▸ OBJECTIVES:
1. In the text on Edgar Degas, which medium did he prefer to all others?
2. List every city that the text on Edgar Degas says he visited to further his studies.
3. Take the Edgar Degas biography further, starting after its last sentence.

▸ TEXT SEGMENT:
(begin)
Edgar Degas

Edgar Degas

Edgar Degas, French painter and sculptor, known especially for his paintings of ballet dancers. Other subjects that he frequently returned to include horse races, women bathing, and portraits of friends and relatives. Degas combined a modern focus on the creation of unusual compositions and the rendering of movement with a traditional emphasis on skillful drawing. Degas is usually classed with the Impressionism, but he stood somewhat apart from the other artists in this group. He did not share the Impressionists' fascination with natural light and its effects, and he disliked painting directly from nature, preferring instead to work in the studio. Moreover, Degas had little interest in landscape - the primary subject matter of the Impressionists - and concentrated instead on the human figure. Also unlike the Impressionists, Degas was interested in drawing and emphasized line in his work.

Life & work

Edgar Degas, French artist, acknowledged as the master of drawing the human figure in motion. Degas worked in many mediums, preferring pastel to all others. He is perhaps best known for his paintings, drawings, and bronzes of ballerinas and of race horses.

Degas came of the powerful upper bourgeoisie, his family having banking and business connections both in Italy and in the United States, and he was intended for the law, which he studied for a time after leaving the Lycee Louis-le-Grand. In 1855, however, he enrolled at the Ecole des Beaux-Arts and entered the studio of Louis Lamothe, a pupil of the painter Jean-Auguste-Dominique Ingres, whose long-established position as defender of academic orthodoxy in draftsmanship and subject matter was being challenged by the realism of Gustave Courbet as well as by the romanticism of Eugene Delacroix.

It seems likely that as a young man Degas wished to succeed along orthodox lines as a painter of historical subjects in the grand French tradition. To further his aim he augmented his studies by visiting Florence, Assisi, Rome, and Naples and by closely observing and copying the works of Andrea Mantegna, Sandro Botticelli, Hans Holbein the Younger, and Nicolas Poussin, all notable for their scrupulousness in figure draftsmanship.

Before 1860 Degas had produced some splendid family portraits in which the effect of this discipline, though clear, is heightened by a taut, alert urbanity that belongs unmistakably to the mid-19th century. The "Portrait of the Duchess of Morbilli" is typical of this group. It is broadly designed with large, simple surfaces rather flatly modeled in the manner of Ingres; the paint is solid, yet delicate, and the colours cool and restrained, with many black and neutral passages. In 1860 Degas made his debut as a painter of classical subjects with his "Young Spartans Exercising"; but here the nude figures, though arranged in balanced groups, are those of real adolescents in a natural landscape instead of idealized nudes in an Arcadian setting.
(end)
Spatial question records:
(begin)
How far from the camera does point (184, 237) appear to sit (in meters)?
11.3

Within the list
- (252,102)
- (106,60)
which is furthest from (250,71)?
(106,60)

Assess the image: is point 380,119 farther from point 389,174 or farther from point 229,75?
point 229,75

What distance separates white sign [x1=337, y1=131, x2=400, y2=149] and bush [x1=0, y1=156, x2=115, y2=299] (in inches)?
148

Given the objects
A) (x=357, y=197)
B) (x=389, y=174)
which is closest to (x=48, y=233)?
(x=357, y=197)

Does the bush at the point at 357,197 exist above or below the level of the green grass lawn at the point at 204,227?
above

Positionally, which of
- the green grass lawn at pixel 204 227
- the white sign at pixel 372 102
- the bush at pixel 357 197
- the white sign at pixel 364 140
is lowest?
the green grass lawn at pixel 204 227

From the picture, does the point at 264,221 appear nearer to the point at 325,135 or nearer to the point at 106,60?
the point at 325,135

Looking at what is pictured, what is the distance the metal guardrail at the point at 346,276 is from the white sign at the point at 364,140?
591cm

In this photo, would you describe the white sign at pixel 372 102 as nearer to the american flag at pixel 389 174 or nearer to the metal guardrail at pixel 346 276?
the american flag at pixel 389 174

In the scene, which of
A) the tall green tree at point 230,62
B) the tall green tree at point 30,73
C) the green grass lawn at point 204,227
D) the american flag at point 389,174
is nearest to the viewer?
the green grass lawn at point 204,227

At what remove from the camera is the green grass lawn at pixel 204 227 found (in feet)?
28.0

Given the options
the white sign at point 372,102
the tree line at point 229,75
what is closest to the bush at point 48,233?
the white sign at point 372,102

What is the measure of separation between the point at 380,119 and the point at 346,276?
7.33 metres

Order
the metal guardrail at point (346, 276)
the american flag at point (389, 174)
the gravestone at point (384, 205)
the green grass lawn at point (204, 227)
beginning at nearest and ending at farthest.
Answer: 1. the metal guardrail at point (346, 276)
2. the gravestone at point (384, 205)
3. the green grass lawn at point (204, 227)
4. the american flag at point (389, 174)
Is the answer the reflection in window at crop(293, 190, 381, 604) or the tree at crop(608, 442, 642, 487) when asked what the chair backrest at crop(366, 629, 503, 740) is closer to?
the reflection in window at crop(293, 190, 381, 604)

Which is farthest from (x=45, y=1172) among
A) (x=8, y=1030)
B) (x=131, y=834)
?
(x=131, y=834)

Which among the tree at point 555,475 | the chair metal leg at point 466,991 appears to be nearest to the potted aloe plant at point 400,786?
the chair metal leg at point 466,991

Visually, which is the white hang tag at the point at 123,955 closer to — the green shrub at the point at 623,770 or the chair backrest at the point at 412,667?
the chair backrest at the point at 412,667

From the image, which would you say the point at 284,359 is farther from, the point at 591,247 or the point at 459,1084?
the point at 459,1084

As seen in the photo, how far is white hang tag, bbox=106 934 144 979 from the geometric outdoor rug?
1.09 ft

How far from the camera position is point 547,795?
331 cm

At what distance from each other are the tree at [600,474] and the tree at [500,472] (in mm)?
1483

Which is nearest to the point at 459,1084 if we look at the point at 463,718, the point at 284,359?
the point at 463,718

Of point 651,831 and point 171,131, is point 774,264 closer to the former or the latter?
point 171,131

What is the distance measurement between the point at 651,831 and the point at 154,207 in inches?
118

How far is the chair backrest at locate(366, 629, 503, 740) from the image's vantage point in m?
(end)
▸ EXPECTED ANSWERS:
1. Pastel.

2. Florence, Assisi, Rome, Naples

3.
After 1861, when Degas painted "Semiramis Founding Babylon," again with academic intentions, he seems to have abandoned historical painting and begun to seek his subject matter in the fast-moving city life of Paris. In this he was probably inspired by contemporaries like Courbet and Edouard Manet (whom he met in 1862), by contemporary novelists, and by the discovery, late in the 1850s, of the astonishing formal yet documentary quality of Japanese graphic art. Nor did he overlook the brilliant work of contemporary French graphic artists such as Paul Gavarni and Honore Daumier.

It is not surprising that by 1862 he was painting the riders, their mounts, and the smart spectators at Longchamp racecourse, soon afterward beginning the portrait groups of musicians and stage subjects, which, like all subjects in which the sitters were absorbed in practiced movement, fascinated him throughout his life. Among the first of the latter is the "Mlle Fiocre in the Ballet 'La Source'." His portraits of the 1870s show greater ease and naturalism than the very first group but are still based on a discipline traceable to Holbein and the great north Italian portraitists.

Degas served in the artillery during the Franco-German War of 1870-71. On his return, he began to undertake ambitious figure groups, seen informally and in movement, and continued his studies of stage and orchestral groups. From these he passed to instantaneous renderings of both outdoor and indoor scenes, using displaced figure grouping and unorthodox cutting and perspective rather in the manner of a cameraman. Yet his magnificent formal sense and skill is always present to provide an equilibrium, however momentary, to these exacting subjects.

The "Place de la Concorde (Vicomte Lepic and His Daughters)" is a fine example and an outdoor counterpart to the ballet subjects that gave Degas endless scope for multifigure groups seen in fast intercepted movement. Degas visited the United States in October 1872, staying for five months and painting one of his best-known scenes of figures in absorbed "occupational" movement. This was the "New Orleans Cotton Office" of 1873; it shows that although Degas had completely abandoned his early ambition of historical figure painting, he had, nevertheless, put to full use the structural principles of the formal tradition.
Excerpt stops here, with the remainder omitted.